* **Folgendes bearbeiten**:
1/ In wessen Publikationen wird laut dem Textabschnitt das Konstrukt eines „Mythos Auschwitz“ vor allem aufgegriffen?
2/ Zähle alle Themenfelder auf, die laut dem Textabschnitt in dem TV-Duell besprochen wurden.

* **Textabschnitt**:

---

Anschließend durfte sich Höcke auch noch über die Ursachen des ansteigenden Antisemitismus in Deutschland äußern. Seine Erklärung folgte dem bekannten AfD-Muster: "Ich sehe keinen Antisemitismus ausgeprägten Maßes bei der ursprünglichen deutschen Bevölkerung – auch wieder ein Problem, das wir uns mit Migration ins Land geholt haben." Einen direkten Bezug zur deutschen Geschichtspolitik vermied er an dieser Stelle. Doch bei näherer Betrachtung zeigt sich, wie die Neue Rechte und der völkische Teil der AfD die in dem TV-Duell besprochenen Themenfelder der Identität, Meinungsfreiheit, Einwanderung und die Feindschaft gegen Jüd*innen miteinander verknüpfen. Im Mittelpunkt steht dabei das Konstrukt von einem "Mythos Auschwitz", das vor allem in den Publikationen des Verlages Antaios aus dem Umfeld des Höcke nahestehenden "Instituts für Staatspolitik" immer wieder aufgegriffen wird. Dieses Konstrukt und sein Gebrauch im Kontext der geforderten "erinnerungspolitischen Wende" werden im Folgenden näher betrachtet.

---

* **Auflistung**:
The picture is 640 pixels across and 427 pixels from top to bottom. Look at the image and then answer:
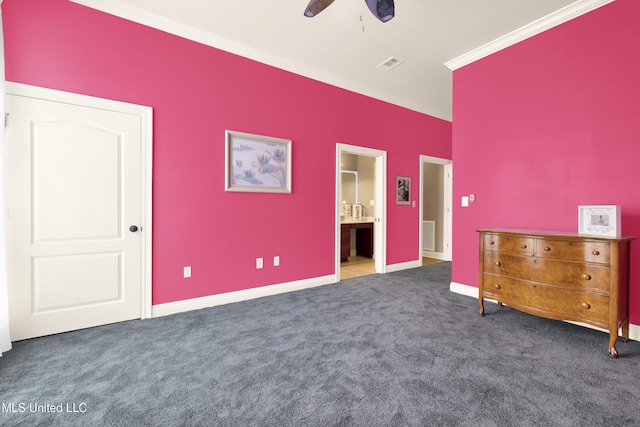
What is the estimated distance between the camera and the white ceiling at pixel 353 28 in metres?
2.72

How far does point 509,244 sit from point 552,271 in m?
0.39

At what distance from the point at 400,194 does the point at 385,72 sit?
200 centimetres

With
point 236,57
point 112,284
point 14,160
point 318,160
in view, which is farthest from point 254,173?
point 14,160

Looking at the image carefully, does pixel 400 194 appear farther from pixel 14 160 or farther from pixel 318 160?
pixel 14 160

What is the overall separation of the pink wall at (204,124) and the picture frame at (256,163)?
10 centimetres

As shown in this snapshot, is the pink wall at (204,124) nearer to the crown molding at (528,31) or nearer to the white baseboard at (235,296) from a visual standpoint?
the white baseboard at (235,296)

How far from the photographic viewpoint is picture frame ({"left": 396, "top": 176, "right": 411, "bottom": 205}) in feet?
16.4

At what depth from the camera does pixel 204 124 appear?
10.5 feet

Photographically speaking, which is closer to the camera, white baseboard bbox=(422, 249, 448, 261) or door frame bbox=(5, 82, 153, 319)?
door frame bbox=(5, 82, 153, 319)

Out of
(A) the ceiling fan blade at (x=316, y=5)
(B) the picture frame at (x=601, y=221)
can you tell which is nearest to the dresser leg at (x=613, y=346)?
(B) the picture frame at (x=601, y=221)

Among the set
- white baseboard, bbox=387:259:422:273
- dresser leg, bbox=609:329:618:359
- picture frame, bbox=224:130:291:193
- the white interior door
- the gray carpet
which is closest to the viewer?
the gray carpet

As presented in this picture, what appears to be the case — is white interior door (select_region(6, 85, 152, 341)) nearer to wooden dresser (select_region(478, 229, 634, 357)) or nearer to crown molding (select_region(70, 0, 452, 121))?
crown molding (select_region(70, 0, 452, 121))

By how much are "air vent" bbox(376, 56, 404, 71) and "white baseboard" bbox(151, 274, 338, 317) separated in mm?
3017

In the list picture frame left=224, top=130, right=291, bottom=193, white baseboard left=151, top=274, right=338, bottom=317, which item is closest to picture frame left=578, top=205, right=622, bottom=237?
white baseboard left=151, top=274, right=338, bottom=317
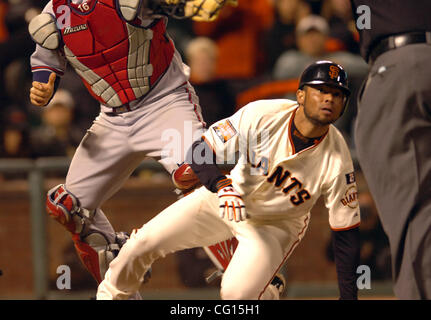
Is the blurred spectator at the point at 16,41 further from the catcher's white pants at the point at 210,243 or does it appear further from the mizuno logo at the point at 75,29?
the catcher's white pants at the point at 210,243

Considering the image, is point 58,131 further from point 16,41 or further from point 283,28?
point 283,28

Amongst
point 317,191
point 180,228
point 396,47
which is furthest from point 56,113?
point 396,47

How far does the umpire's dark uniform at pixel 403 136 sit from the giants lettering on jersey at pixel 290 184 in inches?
19.0

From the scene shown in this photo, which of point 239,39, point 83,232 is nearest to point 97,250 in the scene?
point 83,232

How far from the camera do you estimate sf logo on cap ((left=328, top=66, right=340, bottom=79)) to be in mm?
3797

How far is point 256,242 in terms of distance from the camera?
399 cm

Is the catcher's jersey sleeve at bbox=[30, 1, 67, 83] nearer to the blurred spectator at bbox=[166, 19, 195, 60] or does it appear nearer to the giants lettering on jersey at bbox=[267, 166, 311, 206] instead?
the giants lettering on jersey at bbox=[267, 166, 311, 206]

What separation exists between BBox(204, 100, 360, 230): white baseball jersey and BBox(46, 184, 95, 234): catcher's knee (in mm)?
939

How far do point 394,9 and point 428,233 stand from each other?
0.99m

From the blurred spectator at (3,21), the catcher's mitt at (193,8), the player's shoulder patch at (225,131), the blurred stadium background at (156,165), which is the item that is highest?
the catcher's mitt at (193,8)

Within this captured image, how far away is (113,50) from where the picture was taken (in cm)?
430

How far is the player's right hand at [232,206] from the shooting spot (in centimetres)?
365

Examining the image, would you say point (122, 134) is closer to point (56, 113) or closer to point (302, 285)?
point (56, 113)

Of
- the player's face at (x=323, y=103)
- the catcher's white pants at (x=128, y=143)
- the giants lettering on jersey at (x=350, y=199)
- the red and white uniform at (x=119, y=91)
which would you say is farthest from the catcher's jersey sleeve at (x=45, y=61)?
the giants lettering on jersey at (x=350, y=199)
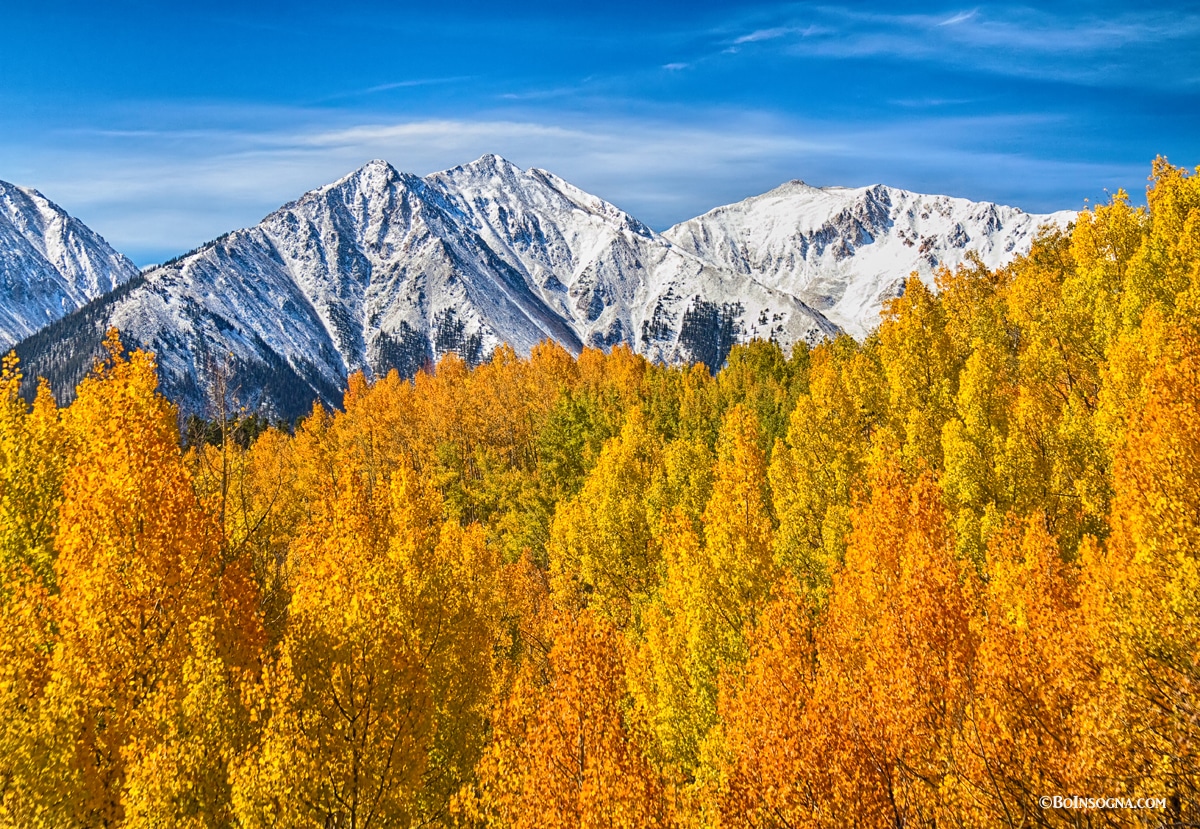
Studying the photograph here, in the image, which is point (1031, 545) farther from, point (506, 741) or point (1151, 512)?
point (506, 741)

---

* **Antworten**:
1/ In den Publikationen des Verlages Antaios.

2/ Identität, Meinungsfreiheit, Einwanderung und die Feindschaft gegen Jüd*innen.